[Collected data entries]
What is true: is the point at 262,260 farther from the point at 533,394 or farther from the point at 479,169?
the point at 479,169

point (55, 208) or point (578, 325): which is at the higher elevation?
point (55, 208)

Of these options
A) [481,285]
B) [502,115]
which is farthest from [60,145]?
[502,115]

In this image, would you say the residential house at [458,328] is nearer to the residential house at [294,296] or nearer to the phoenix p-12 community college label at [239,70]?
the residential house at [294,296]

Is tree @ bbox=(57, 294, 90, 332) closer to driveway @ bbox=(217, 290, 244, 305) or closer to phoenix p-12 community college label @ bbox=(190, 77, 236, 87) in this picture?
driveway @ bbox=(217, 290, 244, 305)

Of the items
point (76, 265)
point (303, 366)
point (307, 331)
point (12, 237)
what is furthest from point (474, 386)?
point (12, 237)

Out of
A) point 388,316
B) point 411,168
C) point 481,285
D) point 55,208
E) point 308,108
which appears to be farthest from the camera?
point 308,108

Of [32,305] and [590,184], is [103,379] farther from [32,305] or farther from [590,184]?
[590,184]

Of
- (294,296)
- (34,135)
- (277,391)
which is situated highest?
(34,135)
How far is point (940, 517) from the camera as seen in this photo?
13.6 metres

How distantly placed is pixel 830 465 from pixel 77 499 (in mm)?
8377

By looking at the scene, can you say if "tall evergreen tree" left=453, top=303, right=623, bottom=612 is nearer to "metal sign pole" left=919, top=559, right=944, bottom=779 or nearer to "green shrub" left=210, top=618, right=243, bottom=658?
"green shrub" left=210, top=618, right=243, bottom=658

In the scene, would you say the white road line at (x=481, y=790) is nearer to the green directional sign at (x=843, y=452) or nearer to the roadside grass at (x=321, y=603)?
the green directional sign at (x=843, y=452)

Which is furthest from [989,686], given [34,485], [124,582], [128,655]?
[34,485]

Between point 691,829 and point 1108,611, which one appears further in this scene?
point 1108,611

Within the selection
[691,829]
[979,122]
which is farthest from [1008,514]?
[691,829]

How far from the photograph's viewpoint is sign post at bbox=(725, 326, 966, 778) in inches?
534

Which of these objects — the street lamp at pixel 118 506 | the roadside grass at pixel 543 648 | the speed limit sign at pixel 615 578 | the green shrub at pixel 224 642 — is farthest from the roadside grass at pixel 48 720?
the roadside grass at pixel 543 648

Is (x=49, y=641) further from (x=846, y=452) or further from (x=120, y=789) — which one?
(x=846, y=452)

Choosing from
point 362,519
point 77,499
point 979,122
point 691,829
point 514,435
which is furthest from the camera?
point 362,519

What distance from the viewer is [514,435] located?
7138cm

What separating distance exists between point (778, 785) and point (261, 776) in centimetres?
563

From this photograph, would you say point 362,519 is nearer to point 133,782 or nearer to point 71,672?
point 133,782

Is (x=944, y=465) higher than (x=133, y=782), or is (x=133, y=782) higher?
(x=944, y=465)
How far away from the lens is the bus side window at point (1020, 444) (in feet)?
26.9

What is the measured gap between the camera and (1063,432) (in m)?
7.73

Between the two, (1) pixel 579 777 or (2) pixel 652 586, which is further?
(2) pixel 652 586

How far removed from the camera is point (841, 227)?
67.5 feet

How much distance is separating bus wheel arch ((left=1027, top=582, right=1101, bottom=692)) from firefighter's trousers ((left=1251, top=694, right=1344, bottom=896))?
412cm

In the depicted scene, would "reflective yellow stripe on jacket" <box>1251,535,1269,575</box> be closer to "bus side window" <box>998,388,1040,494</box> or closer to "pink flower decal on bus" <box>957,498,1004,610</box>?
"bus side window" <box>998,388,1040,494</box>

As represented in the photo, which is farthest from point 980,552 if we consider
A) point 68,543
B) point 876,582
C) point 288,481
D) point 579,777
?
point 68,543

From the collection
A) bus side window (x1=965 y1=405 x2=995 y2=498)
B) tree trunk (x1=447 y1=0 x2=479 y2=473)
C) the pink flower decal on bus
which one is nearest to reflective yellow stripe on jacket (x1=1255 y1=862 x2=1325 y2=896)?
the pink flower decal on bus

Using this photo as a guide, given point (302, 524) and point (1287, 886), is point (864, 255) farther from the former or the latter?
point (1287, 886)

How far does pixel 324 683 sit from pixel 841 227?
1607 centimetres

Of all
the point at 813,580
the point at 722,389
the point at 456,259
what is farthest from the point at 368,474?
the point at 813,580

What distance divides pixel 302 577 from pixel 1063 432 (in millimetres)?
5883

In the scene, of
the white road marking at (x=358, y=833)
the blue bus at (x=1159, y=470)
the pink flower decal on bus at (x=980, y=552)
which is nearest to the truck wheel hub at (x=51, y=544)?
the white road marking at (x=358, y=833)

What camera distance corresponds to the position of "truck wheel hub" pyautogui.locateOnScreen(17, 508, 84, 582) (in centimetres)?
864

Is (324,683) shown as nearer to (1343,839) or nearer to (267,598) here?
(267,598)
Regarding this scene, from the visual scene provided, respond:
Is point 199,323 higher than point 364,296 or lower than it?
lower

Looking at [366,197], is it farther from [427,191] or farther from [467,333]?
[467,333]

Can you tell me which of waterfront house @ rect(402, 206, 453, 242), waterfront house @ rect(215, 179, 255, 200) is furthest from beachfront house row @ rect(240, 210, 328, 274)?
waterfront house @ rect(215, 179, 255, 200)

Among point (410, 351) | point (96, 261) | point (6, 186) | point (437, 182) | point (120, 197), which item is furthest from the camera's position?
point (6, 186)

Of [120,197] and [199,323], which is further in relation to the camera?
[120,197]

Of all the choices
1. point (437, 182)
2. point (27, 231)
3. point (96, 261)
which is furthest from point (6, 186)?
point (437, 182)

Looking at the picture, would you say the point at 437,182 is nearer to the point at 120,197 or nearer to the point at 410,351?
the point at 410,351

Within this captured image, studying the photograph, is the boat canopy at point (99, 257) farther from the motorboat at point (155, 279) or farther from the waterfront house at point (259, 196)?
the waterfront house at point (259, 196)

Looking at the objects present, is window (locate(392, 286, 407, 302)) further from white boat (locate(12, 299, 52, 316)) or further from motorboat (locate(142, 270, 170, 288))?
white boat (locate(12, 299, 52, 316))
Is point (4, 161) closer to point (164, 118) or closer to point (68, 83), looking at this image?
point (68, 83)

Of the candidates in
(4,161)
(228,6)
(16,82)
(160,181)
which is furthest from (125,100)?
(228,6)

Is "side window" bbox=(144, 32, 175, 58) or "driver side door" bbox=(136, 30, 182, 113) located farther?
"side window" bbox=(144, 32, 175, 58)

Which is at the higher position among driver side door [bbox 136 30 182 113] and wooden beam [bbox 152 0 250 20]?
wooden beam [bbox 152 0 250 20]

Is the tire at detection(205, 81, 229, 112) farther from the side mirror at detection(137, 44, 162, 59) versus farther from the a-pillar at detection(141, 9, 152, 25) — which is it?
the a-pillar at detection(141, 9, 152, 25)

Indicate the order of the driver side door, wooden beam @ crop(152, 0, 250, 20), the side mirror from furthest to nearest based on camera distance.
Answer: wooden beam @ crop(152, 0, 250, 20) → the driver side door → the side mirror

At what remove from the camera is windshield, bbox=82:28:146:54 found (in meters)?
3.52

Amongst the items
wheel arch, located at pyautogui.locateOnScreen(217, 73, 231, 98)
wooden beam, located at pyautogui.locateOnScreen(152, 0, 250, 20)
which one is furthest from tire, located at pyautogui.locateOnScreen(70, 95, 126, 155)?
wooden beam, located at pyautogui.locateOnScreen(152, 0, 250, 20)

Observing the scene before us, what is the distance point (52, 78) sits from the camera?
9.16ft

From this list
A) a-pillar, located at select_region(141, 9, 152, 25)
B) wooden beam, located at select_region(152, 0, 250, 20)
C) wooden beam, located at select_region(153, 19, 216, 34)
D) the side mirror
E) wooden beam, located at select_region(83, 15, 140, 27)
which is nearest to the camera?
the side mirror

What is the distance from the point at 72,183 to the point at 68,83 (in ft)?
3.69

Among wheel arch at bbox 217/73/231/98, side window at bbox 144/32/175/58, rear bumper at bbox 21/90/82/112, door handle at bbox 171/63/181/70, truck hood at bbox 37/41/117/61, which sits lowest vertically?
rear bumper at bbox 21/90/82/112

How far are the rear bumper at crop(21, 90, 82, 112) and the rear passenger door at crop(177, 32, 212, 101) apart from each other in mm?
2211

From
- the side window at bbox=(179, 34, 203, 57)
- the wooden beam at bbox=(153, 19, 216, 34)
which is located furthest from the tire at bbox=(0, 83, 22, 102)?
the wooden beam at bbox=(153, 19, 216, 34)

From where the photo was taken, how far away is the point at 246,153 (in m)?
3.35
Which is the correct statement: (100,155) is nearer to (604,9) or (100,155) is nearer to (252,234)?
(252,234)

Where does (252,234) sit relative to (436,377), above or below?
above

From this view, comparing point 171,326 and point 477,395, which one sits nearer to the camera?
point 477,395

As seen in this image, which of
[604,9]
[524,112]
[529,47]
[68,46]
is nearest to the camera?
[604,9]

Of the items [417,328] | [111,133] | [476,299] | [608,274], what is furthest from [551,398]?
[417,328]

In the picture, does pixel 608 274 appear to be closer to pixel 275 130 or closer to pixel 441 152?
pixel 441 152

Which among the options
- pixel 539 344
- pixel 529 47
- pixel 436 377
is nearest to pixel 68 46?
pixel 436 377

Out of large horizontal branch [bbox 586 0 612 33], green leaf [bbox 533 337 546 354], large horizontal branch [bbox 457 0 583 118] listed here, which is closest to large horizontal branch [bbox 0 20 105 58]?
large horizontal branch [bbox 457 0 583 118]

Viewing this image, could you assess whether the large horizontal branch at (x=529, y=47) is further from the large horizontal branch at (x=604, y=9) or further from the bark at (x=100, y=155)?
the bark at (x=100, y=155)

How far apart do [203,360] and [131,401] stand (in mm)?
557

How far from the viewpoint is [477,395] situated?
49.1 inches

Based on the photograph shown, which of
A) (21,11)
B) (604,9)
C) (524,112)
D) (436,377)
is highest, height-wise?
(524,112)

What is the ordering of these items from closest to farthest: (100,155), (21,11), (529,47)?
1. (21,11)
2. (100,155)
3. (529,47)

Problem description -> All lines from the one containing "From where the" through the final line of the listing above are to be reproduced exactly; include both and add nothing.

Answer to the task ->
From where the photo was taken, how far away is the point at 246,153 (in m)?
3.35
Which is the correct statement: (100,155) is nearer to (604,9) or (100,155) is nearer to (252,234)?
(252,234)

Where does (252,234) sit relative to (436,377), above or below?
above

From this view, comparing point 171,326 and point 477,395, which one sits nearer to the camera?
point 477,395

As seen in this image, which of
[604,9]
[524,112]
[529,47]
[68,46]
is nearest to the camera?
[604,9]

Of the items [417,328] | [111,133] | [476,299] | [608,274], what is furthest from [551,398]?
[417,328]

In the picture, does pixel 608 274 appear to be closer to pixel 275 130 or closer to pixel 441 152?
pixel 441 152

Which among the options
- pixel 539 344
- pixel 529 47
- pixel 436 377
is nearest to pixel 68 46?
pixel 436 377

Out of large horizontal branch [bbox 586 0 612 33], green leaf [bbox 533 337 546 354], large horizontal branch [bbox 457 0 583 118] listed here, which is closest to large horizontal branch [bbox 0 20 105 58]?
large horizontal branch [bbox 457 0 583 118]

Viewing this image, could you assess whether the large horizontal branch at (x=529, y=47) is further from the large horizontal branch at (x=604, y=9) or further from the bark at (x=100, y=155)?
the bark at (x=100, y=155)

How far apart do [203,360] and [131,401] stand (in mm)?
557

How far from the viewpoint is [477,395] situated?
49.1 inches

Based on the photograph shown, which of
A) (21,11)
B) (604,9)
C) (524,112)
D) (436,377)
is highest, height-wise?
(524,112)

What is the ordering of these items from closest to farthest: (100,155), (21,11), (529,47)?
1. (21,11)
2. (100,155)
3. (529,47)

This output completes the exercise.